Insbesondere werden die Sprachkenntnisse von Bewerbern nur anerkannt, wenn sie eine von der staatlichen Personalauswahlstelle Belgiens (SELOR) ausgestellte Bescheinigung vorlegen können. Andere Bescheinigungen sind als Nachweis für Sprachkenntnisse nicht zulässig.

 

Die Europäische Kommission erachtet das betreffende Gesetz (Gesetz über die Verwendung der Sprachen in der Verwaltung – „loi sur l’emploi des langues en matière administrative“) als diskriminierend und unverhältnismäßig sowie als Verletzung der EU-Rechtsvorschriften über die Freizügigkeit der Arbeitnehmer, die in Artikel 45 des Vertrags über die Arbeitsweise der Europäischen Union und in der Verordnung 1612/68 über die Freizügigkeit der Arbeitnehmer (nunmehr durch die Verordnung 492/2011 kodifiziert) festgelegt sind.

 

Nach einer Beschwerde eines niederländischen Staatsangehörigen forderte die Kommission Belgien auf, diese diskriminierenden Bedingungen zu beseitigen und seine Rechtsvorschriften mit dem EU-Recht in Einklang zu bringen (mit Gründen versehene Stellungnahme vom 19. Mai 2011 – siehe IP/11/602).

 

Der Rechtsprechung des Gerichtshofes zufolge (Urteil vom 6. Juni 2000, Rechtssache C-281/98) können Arbeitgeber Sprachkenntnisse eines bestimmten Niveaus und ein Diplom zur Bescheinigung dieser Kenntnisse verlangen.

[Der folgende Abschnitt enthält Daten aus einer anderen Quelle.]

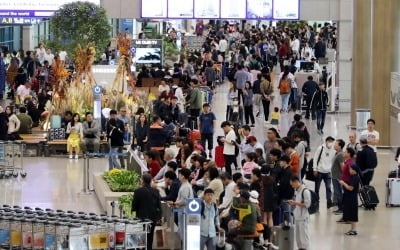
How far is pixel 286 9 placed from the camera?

Wenn es allerdings nicht möglich ist, den Nachweis dieser Kenntnisse auf andere Weise, insbesondere durch in anderen Mitgliedstaaten erlangte gleichwertige Qualifikationen, zu erbringen, dann ist dies unverhältnismäßig und stellt eine Diskriminierung aufgrund der Staatsangehörigkeit dar.

 

Im Anschluss an die mit Gründen versehene Stellungnahme ergriff die Regierung der Flämischen Gemeinschaft die erforderlichen Maßnahmen, um die Übereinstimmung mit dem EU-Recht sicherzustellen und akzeptiert nun auch andere als die von der SELOR ausgestellten Bescheinigungen. Die Französische Gemeinschaft hat einige Maßnahmen ergriffen, allerdings ist der Prozess noch nicht abgeschlossen. Die föderale Regierung, die auch für die Deutschsprachige Gemeinschaft, Brüssel und einige Gemeinden mit Sonderstatus zuständig ist, hat formal keinerlei Maßnahmen verabschiedet, um die Übereinstimmung mit dem EU-Recht zu gewährleisten.

 

Weitere Informationen finden Sie auf der Homepage der EU-Kommission.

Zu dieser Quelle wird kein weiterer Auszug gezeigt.